**Short task**
Could you write out each of the items below word for word, leaving nothing out?

-- start of Data shown --

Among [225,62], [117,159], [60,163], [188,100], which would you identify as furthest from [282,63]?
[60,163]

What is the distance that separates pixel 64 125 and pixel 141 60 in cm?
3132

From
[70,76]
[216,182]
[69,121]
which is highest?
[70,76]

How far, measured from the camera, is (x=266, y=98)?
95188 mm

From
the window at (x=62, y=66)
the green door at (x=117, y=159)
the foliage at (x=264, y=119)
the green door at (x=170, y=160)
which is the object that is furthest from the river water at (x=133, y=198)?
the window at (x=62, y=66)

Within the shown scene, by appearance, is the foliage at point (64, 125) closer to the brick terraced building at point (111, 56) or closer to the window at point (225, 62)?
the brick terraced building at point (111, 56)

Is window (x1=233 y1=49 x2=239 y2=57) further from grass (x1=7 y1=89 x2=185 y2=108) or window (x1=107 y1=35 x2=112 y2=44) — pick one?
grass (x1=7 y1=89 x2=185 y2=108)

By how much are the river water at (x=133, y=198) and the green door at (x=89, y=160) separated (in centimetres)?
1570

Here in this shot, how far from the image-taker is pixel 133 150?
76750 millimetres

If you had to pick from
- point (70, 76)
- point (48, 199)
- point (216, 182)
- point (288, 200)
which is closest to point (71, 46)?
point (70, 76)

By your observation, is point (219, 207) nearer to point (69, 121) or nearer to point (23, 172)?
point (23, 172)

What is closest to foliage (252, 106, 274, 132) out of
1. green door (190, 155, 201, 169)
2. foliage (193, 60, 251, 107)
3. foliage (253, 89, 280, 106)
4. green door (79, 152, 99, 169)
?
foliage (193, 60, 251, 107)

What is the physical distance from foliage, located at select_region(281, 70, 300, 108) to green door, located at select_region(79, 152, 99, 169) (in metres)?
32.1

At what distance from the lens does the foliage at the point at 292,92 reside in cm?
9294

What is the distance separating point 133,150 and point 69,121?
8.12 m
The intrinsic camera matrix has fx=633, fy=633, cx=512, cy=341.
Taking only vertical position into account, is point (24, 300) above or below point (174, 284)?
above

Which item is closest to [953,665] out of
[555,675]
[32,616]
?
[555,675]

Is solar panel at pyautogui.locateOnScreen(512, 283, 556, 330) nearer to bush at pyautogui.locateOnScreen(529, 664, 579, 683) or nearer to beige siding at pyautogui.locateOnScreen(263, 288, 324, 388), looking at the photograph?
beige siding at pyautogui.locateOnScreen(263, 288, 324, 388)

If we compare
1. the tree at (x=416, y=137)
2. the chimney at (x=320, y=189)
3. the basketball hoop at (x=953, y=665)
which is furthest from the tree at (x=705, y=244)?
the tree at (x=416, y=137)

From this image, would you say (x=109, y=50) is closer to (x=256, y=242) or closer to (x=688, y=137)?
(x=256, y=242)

-- end of Data shown --

**Written solution**
Among [225,62], [117,159], [60,163], [188,100], which would you identify as furthest from [282,63]?
[60,163]

What is the distance that separates pixel 64 125 and pixel 141 60 in cm?
3132

From
[70,76]
[216,182]
[69,121]
which is highest?
[70,76]

How far, measured from the camera, is (x=266, y=98)?
95188 mm

From
the window at (x=62, y=66)
the green door at (x=117, y=159)
the foliage at (x=264, y=119)
the green door at (x=170, y=160)
which is the object that is furthest from the river water at (x=133, y=198)?
the window at (x=62, y=66)

Within the shown scene, by appearance, is the foliage at point (64, 125) closer to the brick terraced building at point (111, 56) or closer to the window at point (225, 62)?
the brick terraced building at point (111, 56)

Is window (x1=233 y1=49 x2=239 y2=57) further from grass (x1=7 y1=89 x2=185 y2=108) or window (x1=107 y1=35 x2=112 y2=44) — pick one?
grass (x1=7 y1=89 x2=185 y2=108)

By how much are the river water at (x=133, y=198) and the green door at (x=89, y=160) separated (in centimetres)?
1570

Here in this shot, how far from the image-taker is pixel 133 150?
76750 millimetres

If you had to pick from
- point (70, 76)
- point (48, 199)
- point (216, 182)
- point (288, 200)
which is closest to point (71, 46)?
point (70, 76)

By your observation, is point (219, 207) nearer to point (69, 121) or nearer to point (23, 172)?
point (23, 172)

What is closest to foliage (252, 106, 274, 132) out of
1. green door (190, 155, 201, 169)
2. foliage (193, 60, 251, 107)
3. foliage (253, 89, 280, 106)
4. green door (79, 152, 99, 169)
?
foliage (193, 60, 251, 107)

What is the physical distance from foliage, located at select_region(281, 70, 300, 108) to green door, located at select_region(79, 152, 99, 169) (in metres)?
32.1

At what distance from the lens does the foliage at the point at 292,92 reside in cm?
9294

What is the distance separating point 133,150 and point 69,121?
8.12 m
The intrinsic camera matrix has fx=633, fy=633, cx=512, cy=341.
Taking only vertical position into account, is point (24, 300) above or below point (174, 284)?
above

Which item is closest to [953,665] out of
[555,675]
[32,616]
?
[555,675]

Is solar panel at pyautogui.locateOnScreen(512, 283, 556, 330) nearer to bush at pyautogui.locateOnScreen(529, 664, 579, 683) or nearer to beige siding at pyautogui.locateOnScreen(263, 288, 324, 388), looking at the photograph?
beige siding at pyautogui.locateOnScreen(263, 288, 324, 388)

If we compare
1. the tree at (x=416, y=137)
2. the chimney at (x=320, y=189)
3. the basketball hoop at (x=953, y=665)
which is furthest from the tree at (x=705, y=244)?
the tree at (x=416, y=137)

From this image, would you say (x=109, y=50) is closer to (x=256, y=242) or closer to (x=688, y=137)?
(x=256, y=242)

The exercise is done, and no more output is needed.